SAN JOSE, Calif. — California drivers squawked, they talked, and one or two even balked at having cellphones ripped from their hands when the state law forbidding the use of hand-held phones on the road went into effect in 2008. But according to a study announced Monday by the state Office of Traffic Safety, since that time the total number of traffic deaths in California declined by 22 percent. With fewer drivers yakking into hand-held phones, the death-by-cellphone rate dropped an even more stunning 47 percent.

“Those are huge numbers,” said state Sen. Joe Simitian, D-Palo Alto, author of the bill whose outcome the study tracked, while taking a (hands-free) victory lap after the announcement. Simitian submitted a version of the bill for five consecutive years and was rebuffed each time, before the Legislature finally relented in 2006.

The year after the law was implemented, the CHP reported 700 fewer fatal accidents, and that there were 75,000 to 100,000 fewer collisions. “The drop in collisions was the biggest single year-to-year drop in the history of the state since the CHP began keeping the data,” Simitian said.

The report examined state crash records two years before and two years after the hand-held ban went into effect.

Though the base fine for being caught driving with a phone in your hand is still only $20 — Gov. Jerry Brown vetoed Simitian’s attempt to have it increased last year — the law here is viewed as more effective than other states’ because it is strictly enforced.

“California is one of the few states that has been very aggressively enforcing its cellphone law,” said Barbara Harsha, executive director of the Governors Highway Safety Association in Washington, D.C. “That’s a big drop. We were surprised by the numbers. It shows that enforcement works, that other states should look at what California has done and follow its lead.”

The study used a statewide census of police-reported traffic crashes, crunching the numbers and the fenders to produce the first analysis of its kind in the nation. Its findings were restricted to accidents caused specifically by drivers using hand-held cellphones, and came to conclusions that were less grandiose than Simitian’s — only 70-80 lives saved and about 5,000 injuries prevented in the first two years of the law.

Critics of the law also point to distractions other than talking on the phone — eating a sandwich, applying makeup, changing the radio station — as the cause of accidents. Asked if the 22 percent decline in traffic deaths traced to implementation of the hands-free phone law was too specific, David Ragland, the study’s author, said, “It is.”

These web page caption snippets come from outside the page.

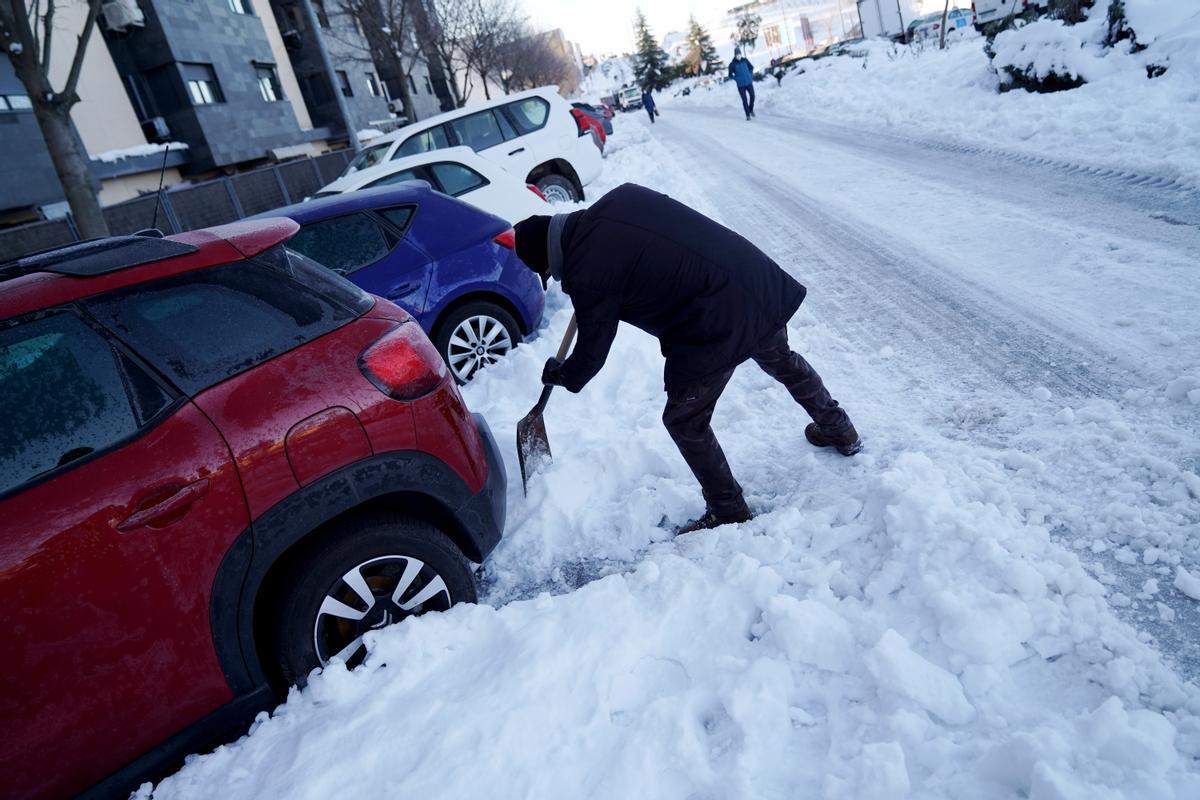 Una persona quita nieve para poder sacar el coche e ir a trabajar.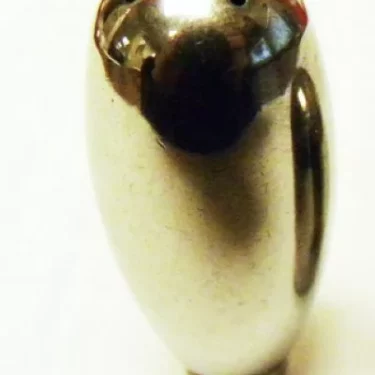 A shiny, metallic, oval-shaped object with four small holes on top—resembling a stylized bird and upright on a white background—is an Elektra 03920015 Steam Wand Tip (4 hole) for Kappa & Aletta only. © 2025 1st-line.com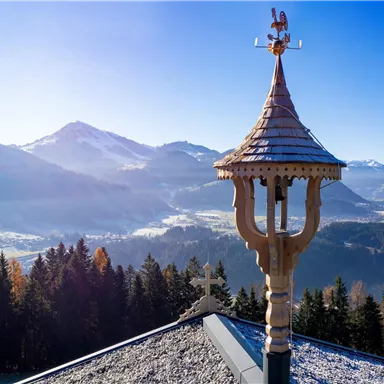 A beautiful view of the mountains and valleys. In the foreground, an artistically designed bell cote is visible.
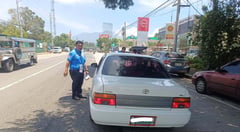 LTO handing ‘moto’ plates at checkpoints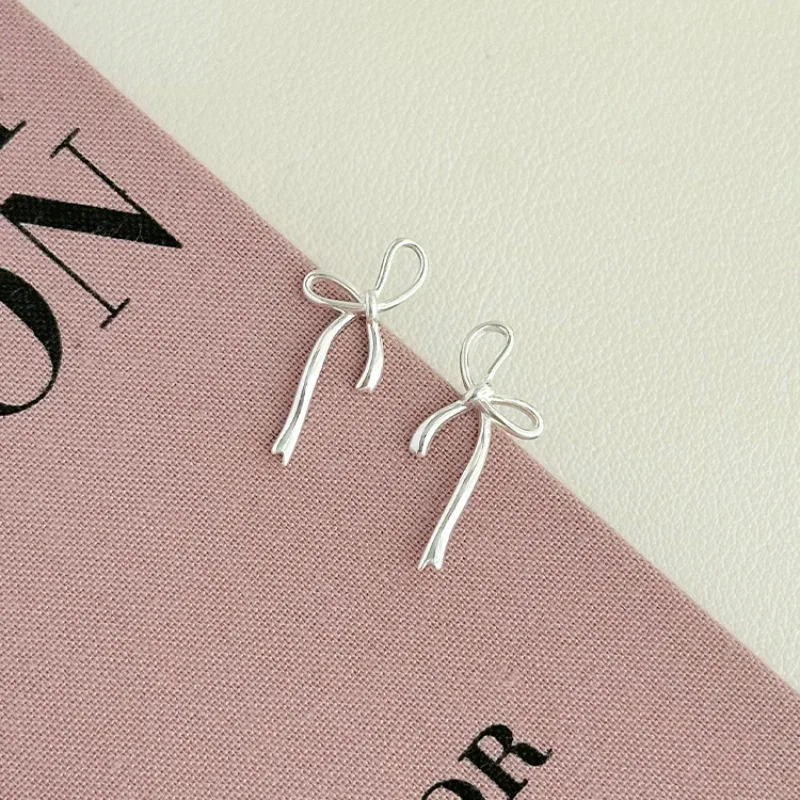 Fashion Sweet Cute Hollow Ribbon Bow Stud Earrings For Women Girls Simple Playful Silver Color Daily Jewelry Accessories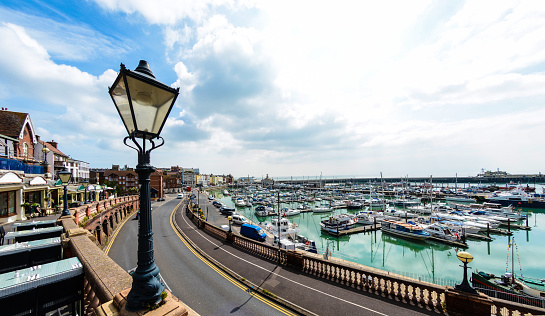 A view across Ramsgate Harbour, a popular tourist destination and port. Cafe seating on the left and a nice old lamp post.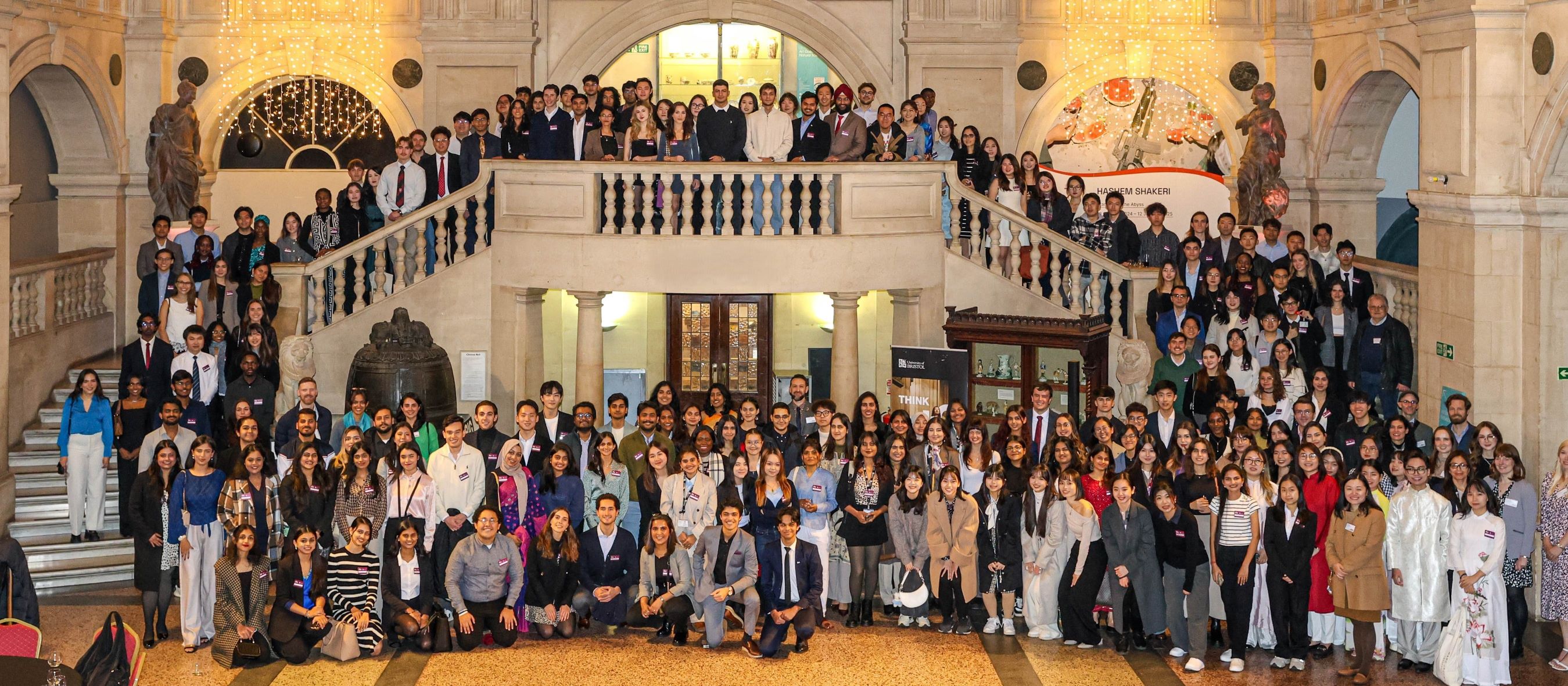 A large group of Scholars crowded around a set of stairs in Bristol Museum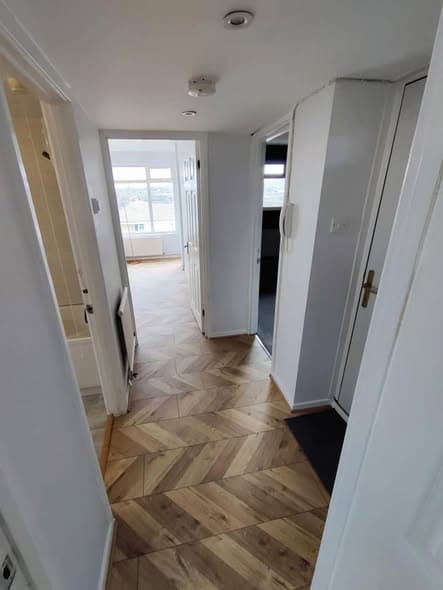 Open-plan kitchen with herringbone floor — photo 3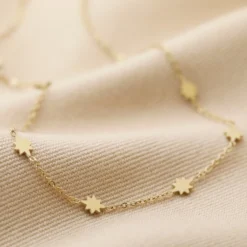 Gold Stainless Steel Long Starry Necklace 9 Gold Stainless Steel Long Starry Necklace -Jellycat Christmas Store long tiny star necklace in gold 4x3a7116 copy 900x900 1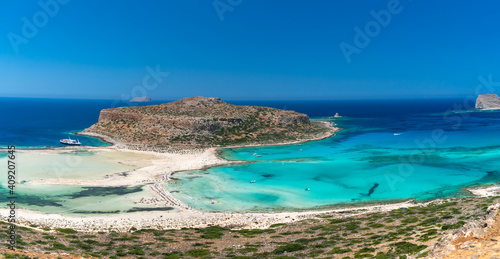 Amazing Panoramic view of Balos Lagoon near Chania, with magical turquoise waters, lagoons, tropical beaches of pure white, pink sand and Gramvousa island on Crete, Cap tigani, vivd colors. Greece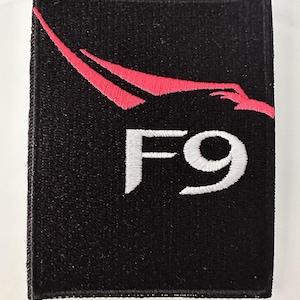 Puede incluir: Parche bordado negro con un cohete rojo y el texto "F9" en blanco.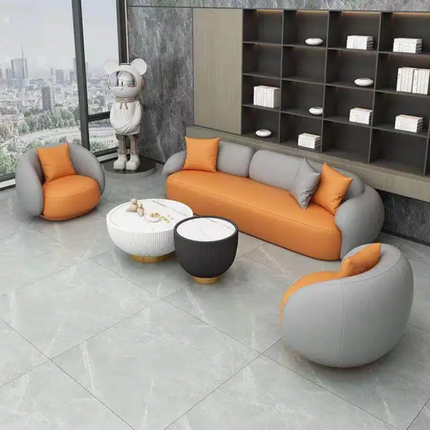 Modern living room with orange and gray sofa set, coffee table, and decorative items.
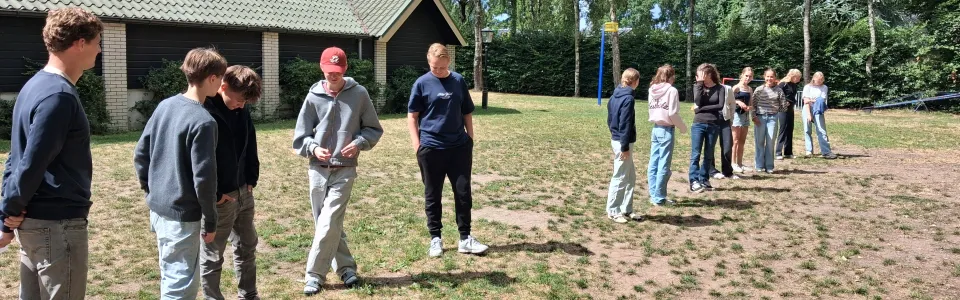 Deelnemers spelen een spel op het zandveld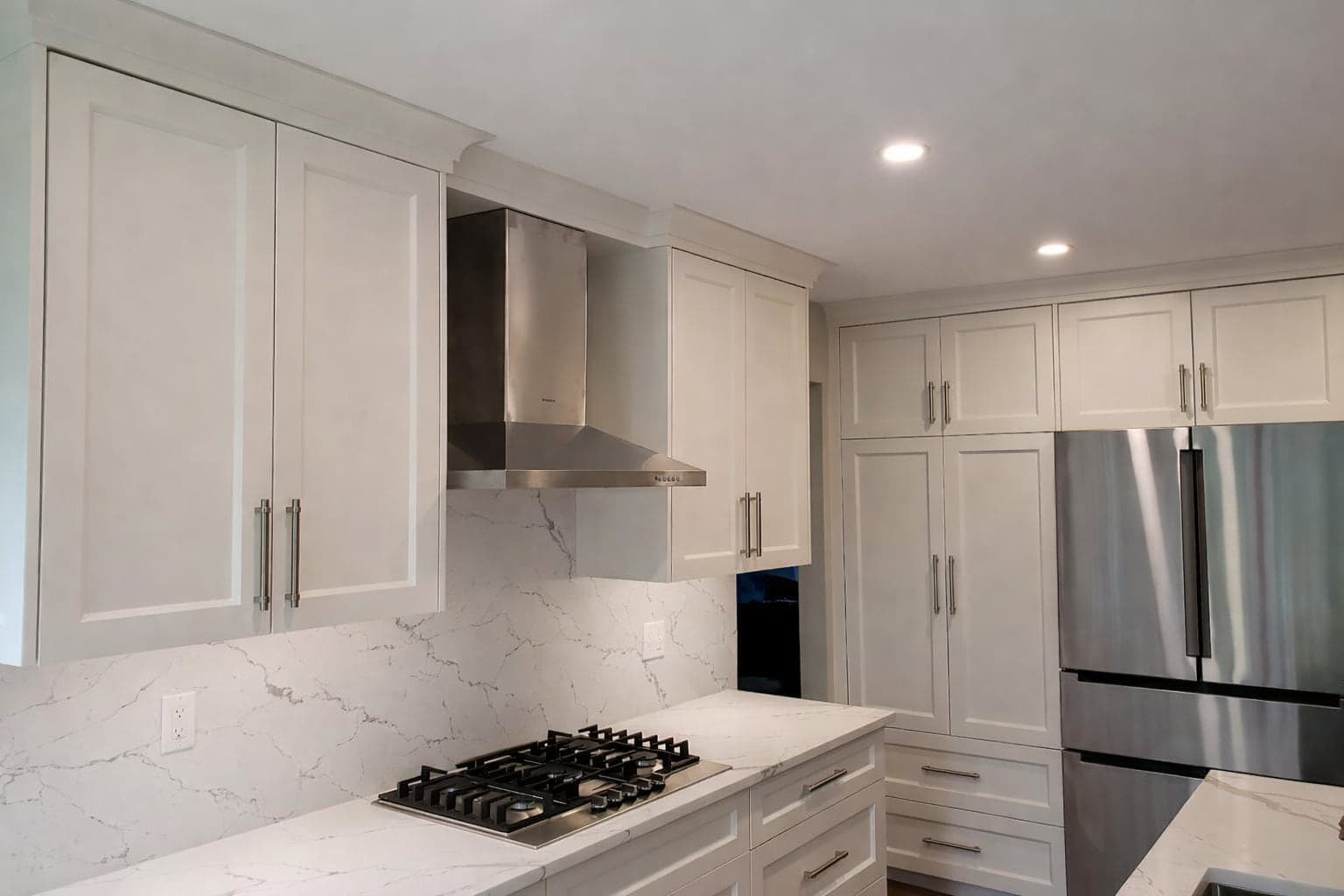 White shaker cabinetry around a gas cooktop, range hood, and stainless refrigerator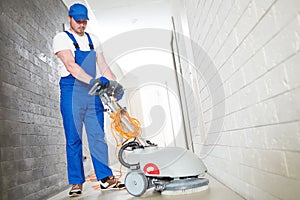 worker with machine cleaning floor in residence hall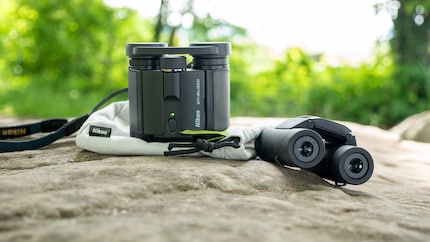 The Olympus model is even more compact. However, there are no batteries in it either.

The state agency that produced the study is already at work on expanding the distracted driver data. “The subject of distracted driving and cellphone use is so new that there hasn’t been a lot of statistical studying done,” said Chris Cochran, spokesman for Office of Traffic Safety. “We’re in favor of not talking at all — hand-held, hands-free, nothing. Because it’s actually the talking that’s more of a problem than the holding. Even though the law only covers half of the problem, it’s affecting both holding and hands-free. It’s doing good overall. But the whole realm is in need of a lot more research.”